Réorienter l’utilisation des fonds publics au Québec
4. Réorganiser le budget consolidé de l’État indépendant du Québec pour favoriser la réalisation de vastes projets faisant consensus dans la population priorisés en fonction de nos valeurs et de nos besoins (voir les autres sections).
5. Dégager une marge de manœuvre de plusieurs milliards de dollars dans le budget public du Québec indépendant par la réduction des dépenses militaires pour les ramener au niveau d’une force de protection civile, par l’élimination de la part actuelle du Québec dans les subventions à l’extraction des hydrocarbures au Canada, ainsi que par l’élimination des chevauchements, dans le régime actuel, entre les programmes et les ministères des deux paliers de gouvernement.
6. Augmenter la marge de manœuvre dans le budget public l’augmentation des revenus: réintroduction de la taxe sur le capital pour les institutions financières, d’un impôt sur le capital en dormance des entreprises, d’un impôt minimum pour les très hauts revenus, par la création de nouveaux paliers d’imposition chez les hauts revenus et par une lutte sans merci à l’évasion fiscale.

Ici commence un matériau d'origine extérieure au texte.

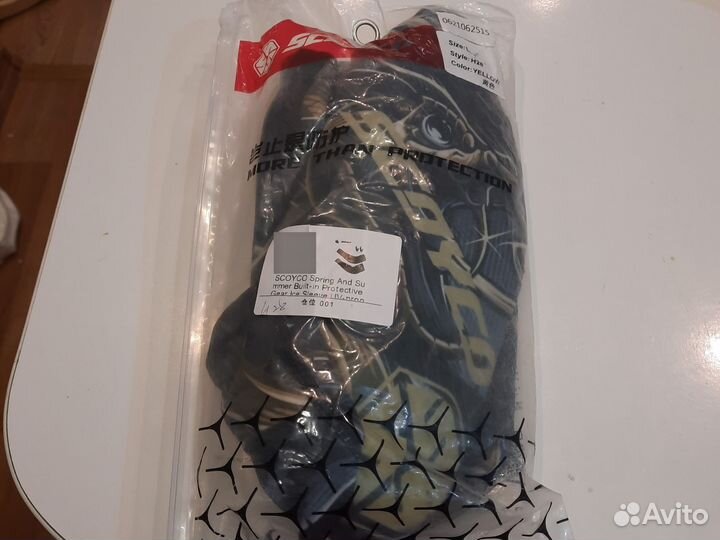 Защита голени scoyco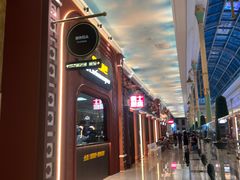 -俄士厨房(环球港店)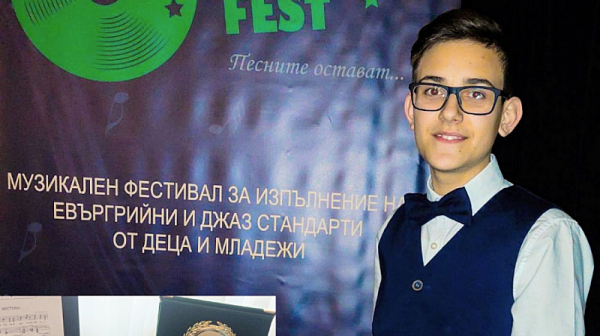 Възпитаник на ВС „Слънчеви ноти“ с престижна награда от „Evergreen fest Sofia” 2022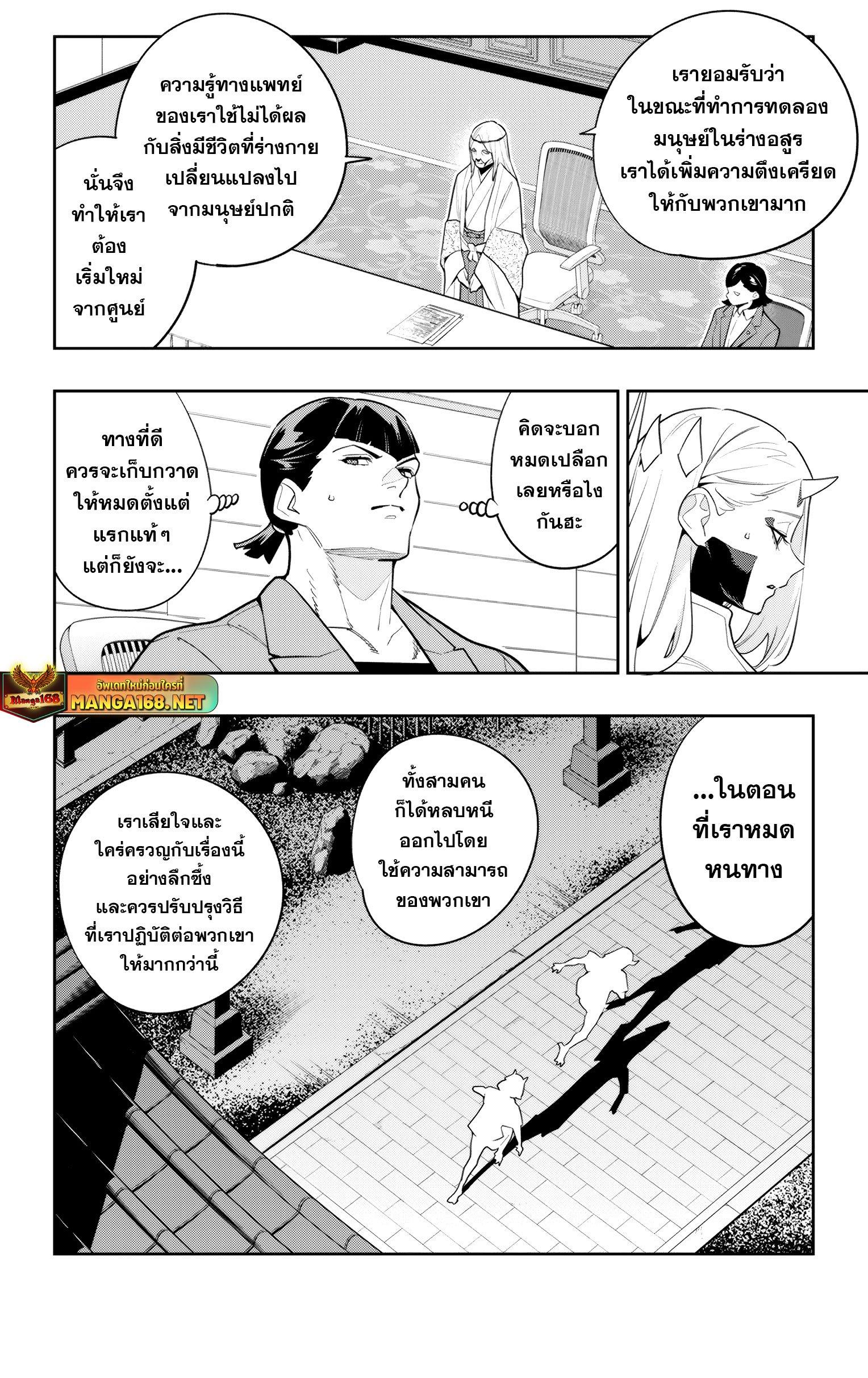 Mato Seihei no Slave สุดยอดทาสแห่งหน่วยพิฆาตมาร Chap 139 - Next Chap 140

Réinvestir dans l’Éducation nationale
7. Établir la gratuité scolaire dans l’enseignement supérieur et assurer un revenu de base adéquat aux étudiantes et aux étudiants, tout en rétablissant les budgets réguliers des universités pour contrer les coupures effectuées depuis 98-99 par Ottawa.

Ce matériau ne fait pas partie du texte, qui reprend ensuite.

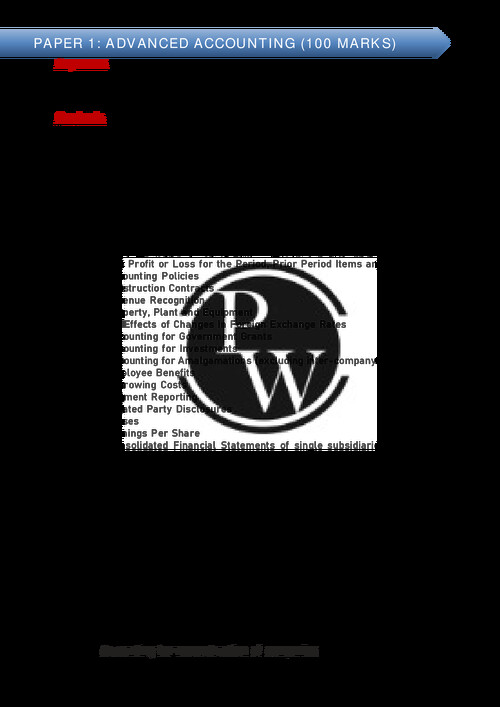 Advance account book by Ca Nitin Goel sir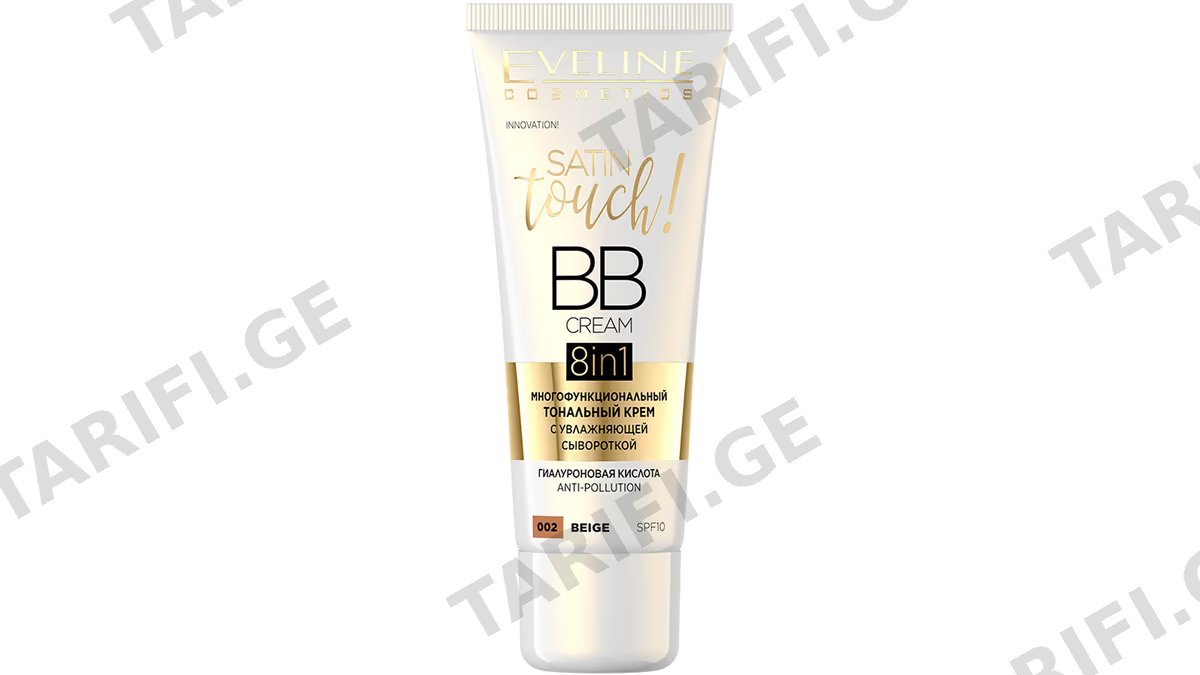 SATIN TOUCH BB-მრავალფუნქციური ტონალური კრემი დამატენიანებელი შრატით 002 BEIGE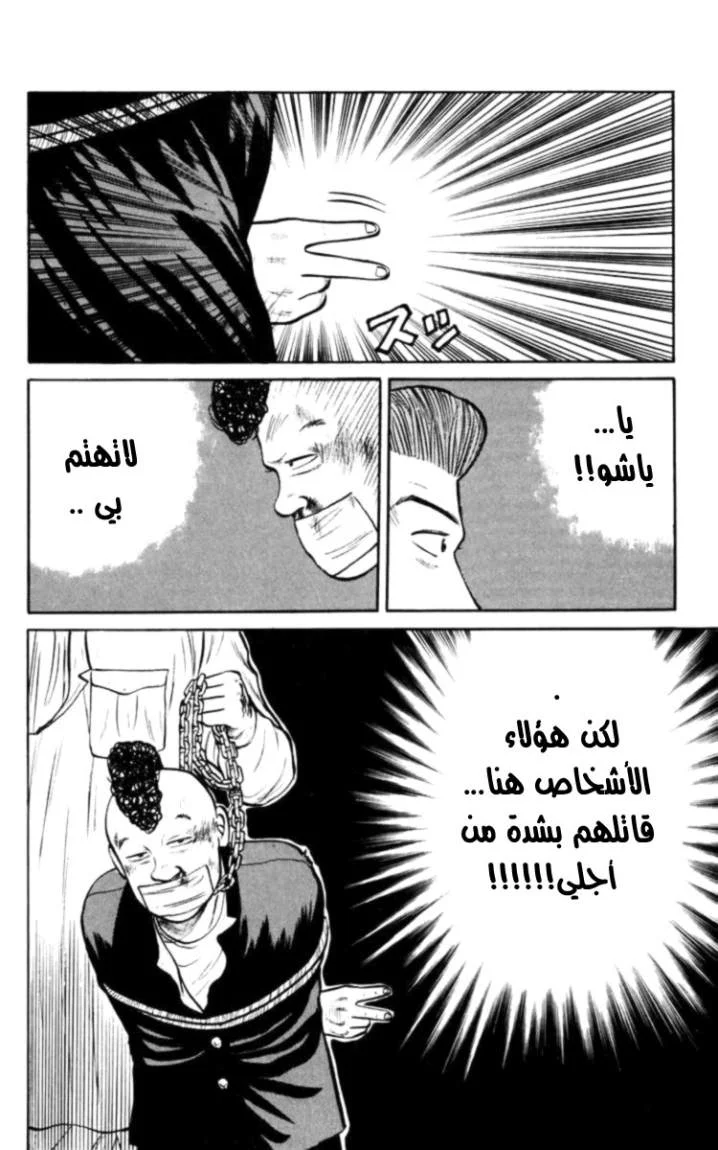 Read CROWS AR Manga Online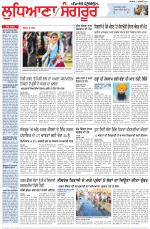 Punjabi Tribune (Ludhiana)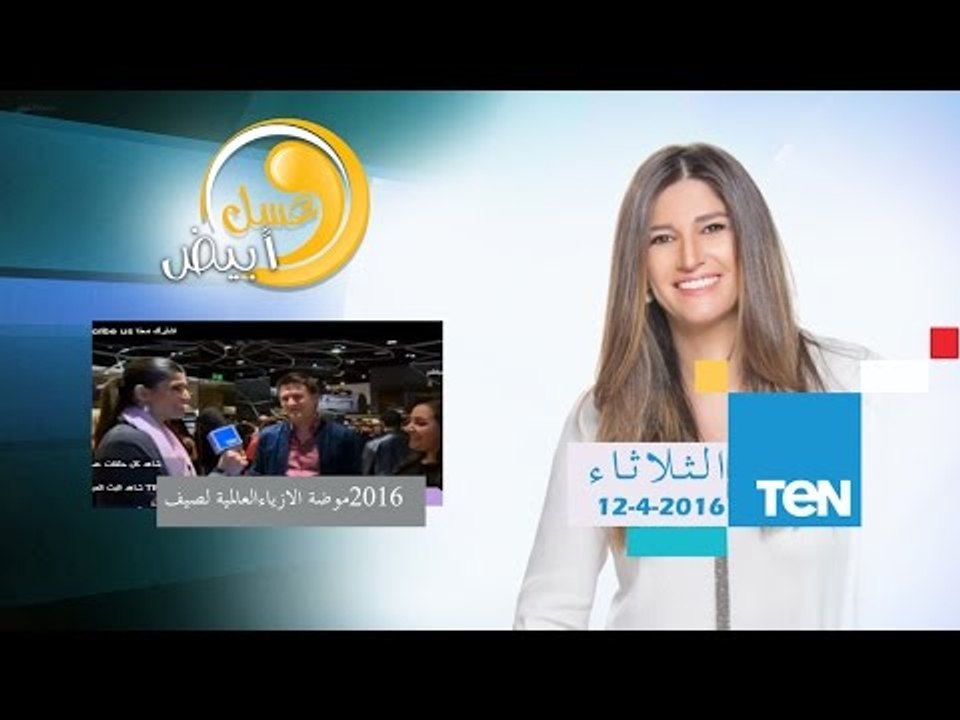 عسل أبيض | موضة الازياء العالمية لصيف 2016 | 12...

8. Investir dans un programme ambitieux contre le décrochage scolaire dans l’enseignement primaire et secondaire ; entreprendre un vaste projet d’investissement dans les bâtiments, les technologies d’information et les bibliothèques scolaires et fournir gratuitement un matériel scolaire et des ressources informationnelles de qualité aux familles défavorisées.
9. Compléter le réseau des CPE, en utilisant notamment l’allocation récupérée d’Ottawa pour la garde d’enfant, pour atteindre l’objectif d’un enfant une place tout en préservant un tarif universel.
Réinvestir dans la santé et le sport
10. Augmenter le budget public en santé en fonction des besoins et du vieillissement de la population plutôt qu’indexés au cout de la vie comme le prévoit Ottawa et stopper la privatisation de notre système de santé public.
11. Améliorer l’efficacité de notre système de santé en donnant accès à un médecin de famille à tous, en réduisant le temps d’attente aux urgences, en encourageant le maintient à domicile des ainés et en investissant dans les équipements et les processus de santé innovateurs.
12. Assurer la pérennité des CLSC sur l’ensemble de notre territoire avec un financement indépendant et stable dans le temps ; ouvrir les CLSC sept jours sur sept et 24 heures sur 24 et y intégrer des cliniques d’infirmières.
13. Regrouper les régimes privés d’assurance médicaments avec le régime public afin de créer un seul régime d’assurance universel, générant des économies estimées à environ trois milliards $ ; accélérer l’autorisation des médicaments génériques et mettre en place des revues de médication afin, entre autres, d’éliminer les médicaments superflus, de diminuer les interactions médicamenteuses et de vérifier la bonne utilisation des médicaments.
14. Adopter une politique nationale du sport pour encourager la prévention par de saines habitudes de vie tant pour l’alimentation que pour l’activité physique ; mettre en place Équipe Québec et financer l’inscription du Québec dans toutes les compétitions sportives mondiales où le Québec excelle, en utilisant la part que le Québec envoie au Canada pour soutenir les athlètes québécois.